Keine Ziffernnoten und weniger Sitzenbleiber

Mit dem neuen Schuljahr treten in Österreichs Schulen einige Änderungen in Kraft: In den Volksschulen wird es häufiger verbale Beurteilungen geben. Das Sitzenbleiben wird in den ersten drei Klassen abgeschafft. Für Jugendliche startet die Ausbildungspflicht bis zum Alter von 18 Jahren.

Dem heimischen Bildungssystem wird stets Reformresistenz vorgeworfen. Auf große Würfe heißt es zwar weiter warten (siehe Geschichte rechts oben), einige kleinere Änderungen wird es mit Beginn des neuen Schuljahrs aber geben – und diese werden Volksschüler wie Jugendliche gleichermaßen treffen.

Die neuen gesetzlichen Vorgaben bringen in den Volksschulen einige Lockerungen mit sich. So wird das Sitzenbleiben in den ersten drei Volksschulklassen abgeschafft. Es kann nur noch freiwillig wiederholt werden. Stattdessen können leistungsschwache Kinder schon während des Schuljahres in die niedrigere Schulstufe wechseln. Bisher war ein solcher Wechsel nur in den ersten beiden Schuljahren möglich. Was wie eine große Veränderung klingt, hat in der Praxis nur geringe Auswirkungen. Denn in den ersten drei Volksschulklassen gab es schon bisher nur wenige Repetenten. Im vergangenen Schuljahr etwa sind insgesamt 0,6 Prozent der Volksschüler sitzengeblieben.

In den ersten drei Volksschulklassen tritt noch eine Änderung in Kraft: Die Schulstandorte dürfen nun selbst entscheiden, ob sie Ziffernnoten oder verbale Leistungsbeurteilungen einsetzen. Bislang musste dafür ein eigenes Ansuchen gestellt werden. Nun können Eltern und Lehrer jeder einzelnen Klasse darüber abstimmen. In den vergangenen Jahren ist die Beliebtheit von verbalen Beurteilungen stetig gestiegen: 2000 der über 3000 Volksschulen haben schon bisher auf Noten verzichtet.

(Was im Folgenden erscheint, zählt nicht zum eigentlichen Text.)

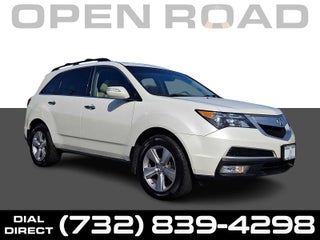 2013 Acura MDX AWD 4dr Tech Pkg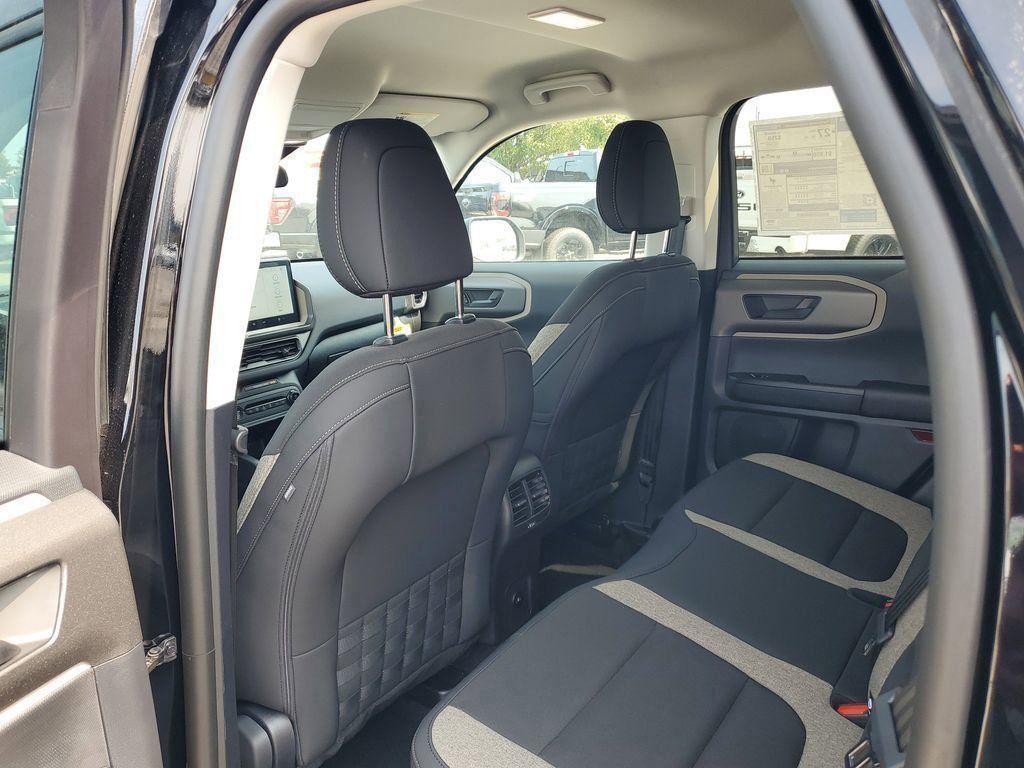 new 2025 Ford Bronco Sport car, priced at $29,030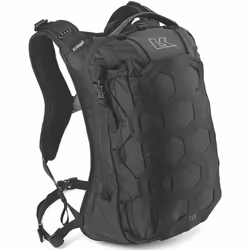 Kriega Trail 18 Sac à dos moto, noir pour Hommes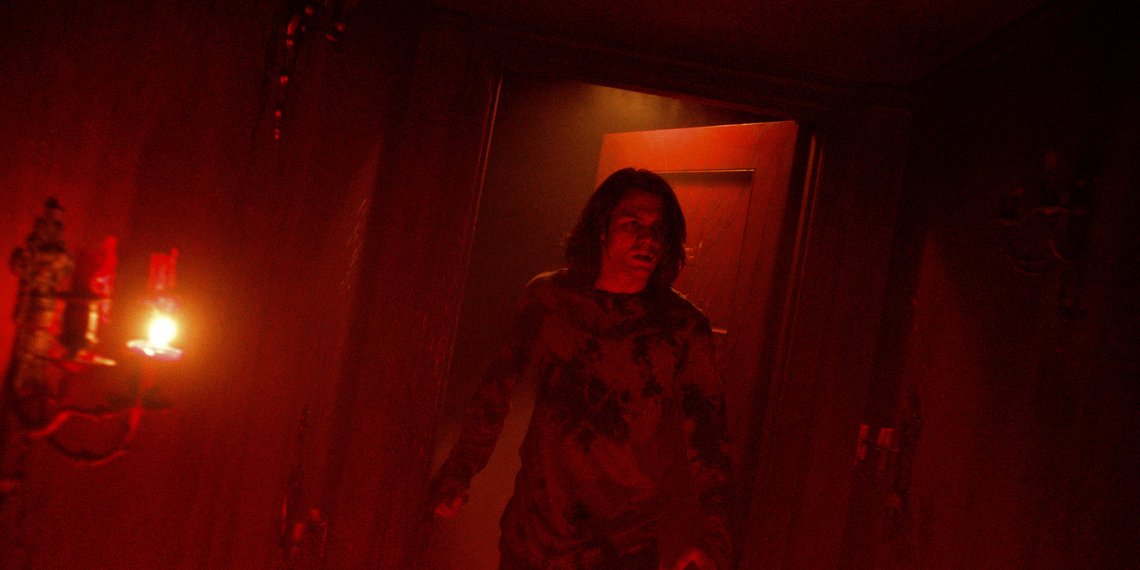 Mirá el escalofriante tráiler final de “La noche del demonio: La puerta roja”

Eine Neuerung wird es auch beim Wechseln vom Kindergarten in die Volksschule geben: Bei der Schuleinschreibung müssen Eltern künftig nämlich die im Kindergarten erstellten Dokumentationen über den Entwicklungsstand und den Sprachstand ihres Kindes vorlegen. Dadurch soll ein sanfterer Übergang zwischen Kindergarten und Volksschule möglich sein.

Auch am anderen Ende der Schullaufbahn, und zwar beim Abschluss der Schulpflicht, tut sich etwas. An die neunjährige Schulpflicht wird fortan die Ausbildungspflicht anschließen. Diese sieht vor, dass Jugendliche bis zur Vollendung des 18. Lebensjahrs entweder eine Schule besuchen, eine Lehre absolvieren oder einer anderen Ausbildung nachgehen. Tun sie das nicht, gibt es in letzter Konsequenz Strafen für ihre Eltern. Den Erziehungsberechtigten drohen Geldstrafen von bis zu 500 Euro.


Pisa kommt wieder. Mit dem neuen Schuljahr kommt auch neuer Lerninhalt: Politische Bildung wird für Schüler der sechsten und achten Schulstufe Pflicht. Es wird aber kein eigenes Fach, sondern nur als Pflichtmodul innerhalb des Geschichtsunterrichts existieren.

Für Österreichs Schulen wird es heuer außerdem noch eine Art öffentliche Zeugnisverteilung geben: Denn am 6. Dezember werden die Ergebnisse des Pisa-Tests, bei dem Österreich bislang bestenfalls durchschnittlich abgeschnitten hat, präsentiert.